Rapid urbanisation and heavy rain mean the number of encounters between snakes and humans in Bangkok are increasing.
Pinyo Pukpinyo’s job is not for the faint hearted – he’s Bangkok’s number one snake catcher.
The Thai firefighter has been doing the job for 16 years and with the number of call-outs rising every year, his services are in high demand.
Already, the force has responded to more than 22,000 snake intrusions this year, and the latest is a 53 year old man who has called to say a python is eating his chickens.
With no trace of fear, Pinyo enters the coup to find the culprit curled up behind a pot.
A big bulge in its belly shows it has swallowed a chick whole.
The owner watches behind the safety of a wall of chicken wire as Pinyo, 50, inspects the python which hisses and lunges for his hand.
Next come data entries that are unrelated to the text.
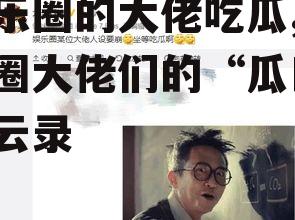 娱乐圈的大佬吃瓜,娱乐圈大佬们的“瓜田”风云录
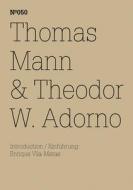 Thomas Mann & Theodor W. Adorno edito da Hatje Cantz
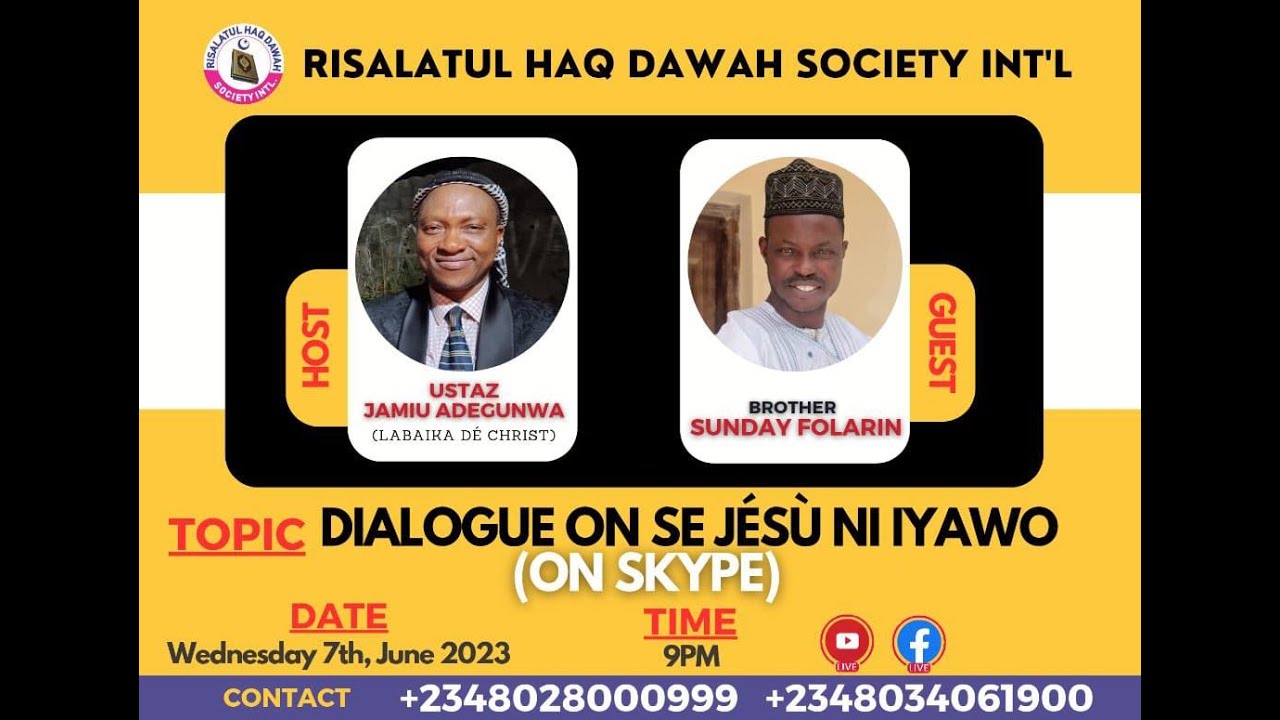 DEBATE BETWEEN USTAZJAMIU AND BROTHER FOLARIN ON SE JESU NI IYAWO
“It’s small, just a baby” he tells us unperturbed, before quickly grabbing it by the tail and deftly putting it in a bag to be taken to the fire station.
In just one day this year Pinyo received a record 100 calls.
Thailand, June 27. Bangkok firefighters spend more time catching snakes than putting out fires, with more than 100 snake encroachments a day in recent months, compared to just one or two fires, data from the city's fire and rescue department shows
Bangkok firefighters often spend more time catching snakes than putting out fires
Rapid urbanisation and heavy rain mean encounters are common in Bangkok, with residents reporting snakes hiding under houses, on roofs and even in toilets.
In 2018, city authorities received more than 37,000 snake call-outs, an 8% increase from the year before.
“About 70% are pythons,” Pinyo says, “The biggest [I’ve found] was around five metres long.”
“Can that kill you?” I ask.
“Yes, it can wrap itself around your body.”
The snakes are kept at the fire station until they can be released into the forest
Pinyo Pukpinyo keeps the snake cages clean, watched by one of the ‘inmates’
There are approximately 200 species of snake in Thailand and around 60 are venomous.
A scar running along the length of Pinyo’s hand is a reminder of how dangerous some can be.
The skin rotted away after he was bitten by a venomous king cobra during his training.
Despite this he says people shouldn’t be afraid, adding: “A snake will only attack if it’s scared or we go near it but if we stay away most snakes will try to escape. Most are scared of humans.”
During the morning, he rescues a 2.5 metre python stuck in a net, a bright green snake hanging in a wardrobe and a one hiding under some pot plants.
All of the snakes are brought back to the fire station where they are kept before being given to the authorities who release them back into the forest.
Among those waiting to be freed are four massive pythons caught in the city.
One of them is seven metres long and strikes at the camera as we go near.
Undaunted by its size, Pinyo is calm as he holds it gently while it wraps itself around his leg and waist.
But he believes the high numbers are positive because in the past people may have just killed the snakes they found but now they are being safely removed and released.
It’s a rewarding sight for this snake wrangler as he and his team work to protect the humans and beasts of Bangkok.